The House Was Quiet and The World Was Calm

The house was quiet and the world was calm.

 The reader became the book; and summer night

Was like the conscious being of the book. 

The house was quiet and the world was calm.

-- Wallace Stevens (1954)

Life Magazine, Barbara Laage in her apartment

Life Magazine, Barbara Laage in her apartment

All I’ve ever needed in life has been found in between the lines, paragraphs, pages, chapters and covers of a book. The ones I read, of course, but most of all, the books I write. After all this time, it’s been quite a revelation to discover that the books I write are the very books that I need to live or propel me safely into the next stage of my life. The glorious Toni Morrison put it this way: “If there is a book you really want to read, but it has not been written yet, then you must write it.”

Complete the following:
(1) Answer these questions about the post on books and writing:
(a) What year is given with the Wallace Stevens lines?
(b) Whose words does the post quote about writing a book that has not been written yet?
(c) According to the caption, where is Barbara Laage?
(2) Continue the post on books and writing for one more paragraph.
The material that comes next isn't needed.

Data block:
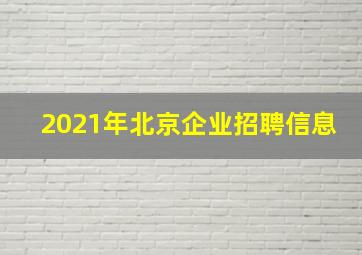 2021年北京企业招聘信息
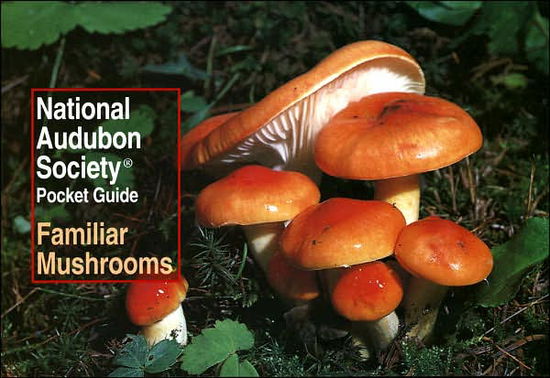 Cover for National Audubon Society · National Audubon Society Pocket Guide: Familiar Mushrooms - National Audubon Society Pocket Guides (Paperback Book) (1990)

Outputs in order:
(1)
(a) 1954
(b) Toni Morrison's
(c) In her apartment

(2)
I’ve taken her advice to heart.  My books become personally prophetic, for unbeknownst to my conscious mind, the book which seems to be hovering just above my head, has really gone  to the territory up ahead, my soul’s scout, ready to stake a claim in my heart and name.  Then like a gold rusher, I work my vein, panning for nuggets of truth, wisdom and experience to sustain me through change, choice and circumstance of what might be ahead, but has not yet been revealed.   Hopefully, however, by now I’ve learned to be able to tell the difference between the real thing and fool’s gold.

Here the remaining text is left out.